Mari Kim is a Korean artist who uses the language of Manga, Disney and Pop-Art to make her glossily realised paintings. Her images derive from a rich mixture of Western and Eastern cultural references. She produces pieces which explicitly reflect a pop sensibility and aesthetic back at her audience.
She trained as an animator in Australia before moving back to Korea and embarking on a successful career as a video director. This is where she developed her signature ‘Eyedoll’ characters. These distinctive images became the protagonists of her painting project.
The ‘Big Eye Doll’ archetype embodies a wide gallery of female subjects. These range from teenage girls to a variety of well known characters, both real and fictional, including The Queen, Margaret Thatcher, Angelina Jolie, Snow White and Cat Woman. These are depicted in a richly coloured, decorative, graphic manner. Sometimes the background is covered in text, rendered in the highly stylised forms of graffiti.
These lush and jewelled images, the graphic handling emphasising their flatness, have the lustre of ‘bright and shiny’ consumables lined up in a department store display case for our delectation. They speak of acquisitive desire and instant gratification. Their formula of production and the uniform treatment of the subjects, irrespective of their actuality, makes for a message of ‘the same, but different’, like the ranges of mobile phones or watches we see in the store. The pictures are a lure for a hungry eye.

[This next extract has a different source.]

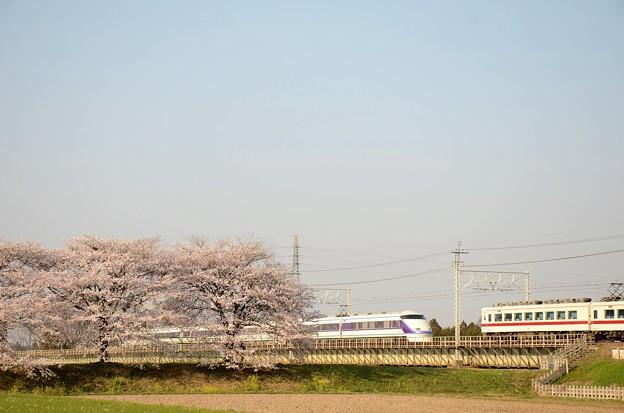 思川桜堤の離合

Contrastingly, the artist has spoken about a sense of threat in her work, saying that she is interested in expressing the ‘twisted innocence’ of ‘evil kids in mass media’. On closer inspection, these images of women and girls carry some more sinister freight after all. The fact that this is concealed in such an attractive package makes it all the more startling.
If this is an artist for whom the surface is all, she has some interesting things to say about what that surface reveals to us.